◆ WHAT YOU ARE ASKED TO DO
Starting with the first line, output the data exactly through to the end.

◆ GIVEN RECORDS
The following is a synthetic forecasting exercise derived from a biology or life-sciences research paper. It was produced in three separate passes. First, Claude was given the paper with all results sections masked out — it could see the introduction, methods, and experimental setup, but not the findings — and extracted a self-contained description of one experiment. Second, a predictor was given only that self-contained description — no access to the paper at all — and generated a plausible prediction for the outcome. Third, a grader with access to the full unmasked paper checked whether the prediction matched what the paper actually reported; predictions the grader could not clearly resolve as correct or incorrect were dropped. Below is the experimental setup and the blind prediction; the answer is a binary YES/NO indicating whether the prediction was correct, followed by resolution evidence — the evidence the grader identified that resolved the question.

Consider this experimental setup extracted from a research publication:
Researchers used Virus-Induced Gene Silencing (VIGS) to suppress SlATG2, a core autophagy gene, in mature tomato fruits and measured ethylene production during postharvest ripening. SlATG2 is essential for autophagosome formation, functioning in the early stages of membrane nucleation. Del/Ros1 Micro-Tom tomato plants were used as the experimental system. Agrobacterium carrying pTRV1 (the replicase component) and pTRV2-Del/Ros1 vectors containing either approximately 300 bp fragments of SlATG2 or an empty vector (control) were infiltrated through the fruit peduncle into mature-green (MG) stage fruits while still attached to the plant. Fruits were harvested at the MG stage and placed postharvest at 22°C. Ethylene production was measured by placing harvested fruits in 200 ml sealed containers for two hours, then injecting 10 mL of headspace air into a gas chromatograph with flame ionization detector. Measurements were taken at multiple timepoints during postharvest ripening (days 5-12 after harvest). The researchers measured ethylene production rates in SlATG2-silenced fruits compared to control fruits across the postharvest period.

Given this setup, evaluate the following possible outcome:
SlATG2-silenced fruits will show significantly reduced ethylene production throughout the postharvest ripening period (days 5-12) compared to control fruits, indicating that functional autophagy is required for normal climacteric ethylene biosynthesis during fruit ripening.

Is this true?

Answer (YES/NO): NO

◆ PROBLEM SOLUTION
The following is a synthetic forecasting exercise derived from a biology or life-sciences research paper. It was produced in three separate passes. First, Claude was given the paper with all results sections masked out — it could see the introduction, methods, and experimental setup, but not the findings — and extracted a self-contained description of one experiment. Second, a predictor was given only that self-contained description — no access to the paper at all — and generated a plausible prediction for the outcome. Third, a grader with access to the full unmasked paper checked whether the prediction matched what the paper actually reported; predictions the grader could not clearly resolve as correct or incorrect were dropped. Below is the experimental setup and the blind prediction; the answer is a binary YES/NO indicating whether the prediction was correct, followed by resolution evidence — the evidence the grader identified that resolved the question.

Consider this experimental setup extracted from a research publication:
Researchers used Virus-Induced Gene Silencing (VIGS) to suppress SlATG2, a core autophagy gene, in mature tomato fruits and measured ethylene production during postharvest ripening. SlATG2 is essential for autophagosome formation, functioning in the early stages of membrane nucleation. Del/Ros1 Micro-Tom tomato plants were used as the experimental system. Agrobacterium carrying pTRV1 (the replicase component) and pTRV2-Del/Ros1 vectors containing either approximately 300 bp fragments of SlATG2 or an empty vector (control) were infiltrated through the fruit peduncle into mature-green (MG) stage fruits while still attached to the plant. Fruits were harvested at the MG stage and placed postharvest at 22°C. Ethylene production was measured by placing harvested fruits in 200 ml sealed containers for two hours, then injecting 10 mL of headspace air into a gas chromatograph with flame ionization detector. Measurements were taken at multiple timepoints during postharvest ripening (days 5-12 after harvest). The researchers measured ethylene production rates in SlATG2-silenced fruits compared to control fruits across the postharvest period.

Given this setup, evaluate the following possible outcome:
SlATG2-silenced fruits will show significantly reduced ethylene production throughout the postharvest ripening period (days 5-12) compared to control fruits, indicating that functional autophagy is required for normal climacteric ethylene biosynthesis during fruit ripening.

Is this true?

Answer (YES/NO): NO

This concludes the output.